→ 出典の文章
════

きっぷの券面にも「新幹線特定特急券(指定)」と記載されていて、かなりの変わり種です。
この料金が設定された背景には、福島駅で接続する山形新幹線(奥羽本線)を走る「つばさ」号に乗車する場合の料金調整の側面があると考えられます。
「のぞみ」号「みずほ」号の「新幹線特定特急券」【自由席】
東海道・山陽・九州新幹線においては、「のぞみ」・「みずほ」号の新幹線特急料金(a)と「ひかり」・「こだま」・「さくら」・「つばめ」号の新幹線特急料金(b)が異なります。
新幹線特急料金(a)のほうが新幹線特急料金(b)よりも高額で、基本ルールに従う限り自由席利用の特急料金(a)も本来高額になるはずです。しかし、自由席利用の特急料金に関しては、すべての列車で同額です。
[自由席新幹線特急料金(a)]=[自由席新幹線特急料金(b)]
この場合、「のぞみ」号および「みずほ」号の自由席特急料金が本来の金額よりも低額であるため「特定特急券」と呼ばれます。
実際のきっぷの券面には「新幹線自由席特急券/特定特急券」と記載されます。
列車が満席の場合に立席承知で発売される「新幹線立席特急券」
全車指定席の列車において、すべての座席が売り切れた状況で立席承知で乗車するため、座席に着席することはできません。
この場合の特急料金は、[通常期の指定席特急料金-530円]となります。
この特急券は「えきねっと」などでは購入できず「新幹線eチケット」も利用できません。特急券は、駅の窓口で購入します。
厳密にいうと、旅客営業規則上は「立席特急券」に区分されます。
特定特急券の料金は、区間ごとに個別設定されます。一方、立席特急券の料金は、所定の特急料金がベースとなる点で、料金設計が特定特急券とは異なります。
東北・北海道・秋田・山形新幹線の一部区間で設定された「新幹線特定特急券(立席)」
東北・北海道・秋田・山形新幹線の一部区間(上図実線表示の区間)において発売される「新幹線特定特急券」では、普通車指定席の空席に着席することができます。列車が空いている時期や時間帯においては、実質的に料金を節約できるきっぷの買い方だと考えます。
ただし、座席指定されないため、着席は保証されません。したがって、着席した座席の指定席特急券を所持したユーザーが現れた場合には、座っていた席を譲る必要があります。
ネットでは購入できないけど駅で購入可能
満席時には着席できないため、着席保証がない代わりに低額なのが「新幹線特定特急券(立席)」と言えるでしょう。

════

→ 作業指示
A) 新幹線特急料金の文章をもとに、次の問いに答えてください。
(i) 「新幹線立席特急券」の特急料金は、どのように決まるか。
(ii) 「新幹線立席特急券」は、どこで購入するか。
(iii) 「のぞみ」号・「みずほ」号の自由席用の特急券の券面には、何と記載されるか。
B) 新幹線特急料金の文章のうち、「この料金が設定された背景には」から「券は、駅の窓口で購入します。」までを一字一句変えずに書き出すこと。
次のリストは、この文章とは別の出典から取られたものです。

→ 提供情報
════

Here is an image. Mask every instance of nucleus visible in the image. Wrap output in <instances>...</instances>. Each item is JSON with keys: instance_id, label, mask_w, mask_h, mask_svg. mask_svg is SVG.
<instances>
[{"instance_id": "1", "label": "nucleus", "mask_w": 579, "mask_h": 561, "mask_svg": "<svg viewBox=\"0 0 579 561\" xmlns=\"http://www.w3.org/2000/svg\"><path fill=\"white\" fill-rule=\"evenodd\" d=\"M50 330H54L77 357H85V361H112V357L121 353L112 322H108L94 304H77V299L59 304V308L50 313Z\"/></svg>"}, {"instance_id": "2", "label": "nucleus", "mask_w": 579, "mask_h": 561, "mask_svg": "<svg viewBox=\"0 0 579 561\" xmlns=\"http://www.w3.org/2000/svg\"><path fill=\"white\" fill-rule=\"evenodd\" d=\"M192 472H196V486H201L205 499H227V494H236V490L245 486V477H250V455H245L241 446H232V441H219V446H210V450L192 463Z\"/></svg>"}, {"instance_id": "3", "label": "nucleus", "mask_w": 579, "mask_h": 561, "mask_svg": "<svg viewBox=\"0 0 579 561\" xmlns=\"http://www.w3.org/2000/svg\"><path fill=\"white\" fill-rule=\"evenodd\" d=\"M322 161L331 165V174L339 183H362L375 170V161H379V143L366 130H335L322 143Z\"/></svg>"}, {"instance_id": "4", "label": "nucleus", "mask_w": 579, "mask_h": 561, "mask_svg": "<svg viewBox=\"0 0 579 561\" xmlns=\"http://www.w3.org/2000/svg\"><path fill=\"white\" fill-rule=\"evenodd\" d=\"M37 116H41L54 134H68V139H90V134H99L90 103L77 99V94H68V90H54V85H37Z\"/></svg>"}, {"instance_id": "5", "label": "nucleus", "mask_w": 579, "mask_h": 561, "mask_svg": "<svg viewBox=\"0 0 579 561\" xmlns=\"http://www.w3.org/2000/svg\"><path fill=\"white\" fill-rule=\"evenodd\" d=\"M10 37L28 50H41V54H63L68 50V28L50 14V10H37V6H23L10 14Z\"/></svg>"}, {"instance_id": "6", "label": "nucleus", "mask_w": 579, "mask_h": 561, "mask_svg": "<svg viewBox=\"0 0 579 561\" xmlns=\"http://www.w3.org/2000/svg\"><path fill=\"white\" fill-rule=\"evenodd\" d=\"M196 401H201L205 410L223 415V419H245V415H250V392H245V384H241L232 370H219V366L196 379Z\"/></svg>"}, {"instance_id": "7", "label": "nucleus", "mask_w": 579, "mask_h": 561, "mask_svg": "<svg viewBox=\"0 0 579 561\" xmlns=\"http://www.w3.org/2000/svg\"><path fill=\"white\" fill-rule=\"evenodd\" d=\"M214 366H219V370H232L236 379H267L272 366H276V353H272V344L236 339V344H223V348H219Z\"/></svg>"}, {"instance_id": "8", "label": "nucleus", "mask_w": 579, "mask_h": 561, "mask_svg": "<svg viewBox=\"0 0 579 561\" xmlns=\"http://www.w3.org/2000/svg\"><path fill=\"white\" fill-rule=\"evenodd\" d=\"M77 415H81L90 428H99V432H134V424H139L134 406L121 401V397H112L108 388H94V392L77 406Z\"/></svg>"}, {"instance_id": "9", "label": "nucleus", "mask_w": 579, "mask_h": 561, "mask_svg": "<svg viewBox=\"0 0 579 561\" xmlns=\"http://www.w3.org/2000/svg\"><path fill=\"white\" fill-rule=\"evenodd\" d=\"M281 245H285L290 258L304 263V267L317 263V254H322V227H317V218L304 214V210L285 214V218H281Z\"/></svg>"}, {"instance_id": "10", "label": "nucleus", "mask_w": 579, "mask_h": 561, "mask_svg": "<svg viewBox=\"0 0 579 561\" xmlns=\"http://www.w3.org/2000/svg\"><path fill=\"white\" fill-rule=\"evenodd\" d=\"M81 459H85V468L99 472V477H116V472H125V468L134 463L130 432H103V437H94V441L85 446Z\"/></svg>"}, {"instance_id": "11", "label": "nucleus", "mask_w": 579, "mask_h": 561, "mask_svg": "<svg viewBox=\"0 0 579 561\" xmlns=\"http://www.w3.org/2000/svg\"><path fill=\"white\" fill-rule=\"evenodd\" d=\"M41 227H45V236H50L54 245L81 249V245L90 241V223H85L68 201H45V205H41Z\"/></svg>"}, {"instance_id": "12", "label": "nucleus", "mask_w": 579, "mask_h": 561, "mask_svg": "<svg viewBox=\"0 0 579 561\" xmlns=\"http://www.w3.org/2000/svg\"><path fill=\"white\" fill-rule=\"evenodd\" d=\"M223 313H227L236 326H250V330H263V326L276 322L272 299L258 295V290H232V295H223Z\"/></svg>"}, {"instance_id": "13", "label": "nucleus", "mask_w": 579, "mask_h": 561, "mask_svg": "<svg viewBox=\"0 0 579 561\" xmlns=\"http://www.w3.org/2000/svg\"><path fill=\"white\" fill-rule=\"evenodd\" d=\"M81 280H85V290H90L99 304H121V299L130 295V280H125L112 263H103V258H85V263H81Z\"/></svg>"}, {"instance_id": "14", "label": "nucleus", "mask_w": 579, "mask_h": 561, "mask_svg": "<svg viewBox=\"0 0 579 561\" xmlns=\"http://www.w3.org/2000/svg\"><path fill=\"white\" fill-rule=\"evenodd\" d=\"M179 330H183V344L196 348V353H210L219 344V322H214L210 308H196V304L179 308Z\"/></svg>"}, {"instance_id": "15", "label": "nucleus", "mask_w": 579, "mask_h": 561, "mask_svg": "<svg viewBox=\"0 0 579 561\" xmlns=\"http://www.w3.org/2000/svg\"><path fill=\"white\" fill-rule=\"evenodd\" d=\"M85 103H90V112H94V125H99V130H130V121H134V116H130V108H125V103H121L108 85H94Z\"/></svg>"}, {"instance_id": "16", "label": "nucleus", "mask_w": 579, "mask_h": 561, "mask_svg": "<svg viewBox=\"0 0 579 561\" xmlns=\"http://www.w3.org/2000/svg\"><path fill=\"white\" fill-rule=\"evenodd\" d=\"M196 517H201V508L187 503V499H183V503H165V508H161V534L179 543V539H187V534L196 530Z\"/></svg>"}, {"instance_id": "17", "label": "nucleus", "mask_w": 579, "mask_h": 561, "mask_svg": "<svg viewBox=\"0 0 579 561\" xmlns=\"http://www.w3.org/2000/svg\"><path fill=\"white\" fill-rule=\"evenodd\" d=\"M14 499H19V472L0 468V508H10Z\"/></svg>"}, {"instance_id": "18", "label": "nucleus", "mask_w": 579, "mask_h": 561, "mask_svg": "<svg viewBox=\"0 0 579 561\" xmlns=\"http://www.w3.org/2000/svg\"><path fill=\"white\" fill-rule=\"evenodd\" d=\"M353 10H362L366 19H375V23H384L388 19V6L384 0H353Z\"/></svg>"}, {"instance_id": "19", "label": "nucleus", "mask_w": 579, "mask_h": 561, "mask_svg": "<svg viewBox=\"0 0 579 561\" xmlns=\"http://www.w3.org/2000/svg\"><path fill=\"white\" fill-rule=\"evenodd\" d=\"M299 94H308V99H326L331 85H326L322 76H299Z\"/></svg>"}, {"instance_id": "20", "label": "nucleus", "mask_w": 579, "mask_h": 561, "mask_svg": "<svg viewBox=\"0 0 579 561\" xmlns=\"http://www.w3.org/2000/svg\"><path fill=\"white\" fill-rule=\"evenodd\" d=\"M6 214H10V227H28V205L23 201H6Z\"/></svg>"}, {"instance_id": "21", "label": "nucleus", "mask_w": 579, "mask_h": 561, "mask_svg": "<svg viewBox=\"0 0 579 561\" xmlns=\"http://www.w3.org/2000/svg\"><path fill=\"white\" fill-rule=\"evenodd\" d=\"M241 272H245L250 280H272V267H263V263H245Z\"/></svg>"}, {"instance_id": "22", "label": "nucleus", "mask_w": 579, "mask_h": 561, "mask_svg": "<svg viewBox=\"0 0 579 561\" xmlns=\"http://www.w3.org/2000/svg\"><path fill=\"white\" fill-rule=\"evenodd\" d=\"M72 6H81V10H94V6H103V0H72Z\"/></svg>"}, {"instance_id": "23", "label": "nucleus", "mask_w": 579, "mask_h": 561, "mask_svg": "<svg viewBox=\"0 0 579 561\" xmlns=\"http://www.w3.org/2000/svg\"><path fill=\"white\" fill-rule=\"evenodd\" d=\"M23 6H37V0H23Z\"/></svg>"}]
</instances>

════

→ 課題別の結果
A)
(i) 通常期の指定席特急料金から530円を引いた額となる。
(ii) 駅の窓口で購入する。
(iii) 「新幹線自由席特急券/特定特急券」と記載される。

B)
この料金が設定された背景には、福島駅で接続する山形新幹線(奥羽本線)を走る「つばさ」号に乗車する場合の料金調整の側面があると考えられます。
「のぞみ」号「みずほ」号の「新幹線特定特急券」【自由席】
東海道・山陽・九州新幹線においては、「のぞみ」・「みずほ」号の新幹線特急料金(a)と「ひかり」・「こだま」・「さくら」・「つばめ」号の新幹線特急料金(b)が異なります。
新幹線特急料金(a)のほうが新幹線特急料金(b)よりも高額で、基本ルールに従う限り自由席利用の特急料金(a)も本来高額になるはずです。しかし、自由席利用の特急料金に関しては、すべての列車で同額です。
[自由席新幹線特急料金(a)]=[自由席新幹線特急料金(b)]
この場合、「のぞみ」号および「みずほ」号の自由席特急料金が本来の金額よりも低額であるため「特定特急券」と呼ばれます。
実際のきっぷの券面には「新幹線自由席特急券/特定特急券」と記載されます。
列車が満席の場合に立席承知で発売される「新幹線立席特急券」
全車指定席の列車において、すべての座席が売り切れた状況で立席承知で乗車するため、座席に着席することはできません。
この場合の特急料金は、[通常期の指定席特急料金-530円]となります。
この特急券は「えきねっと」などでは購入できず「新幹線eチケット」も利用できません。特急券は、駅の窓口で購入します。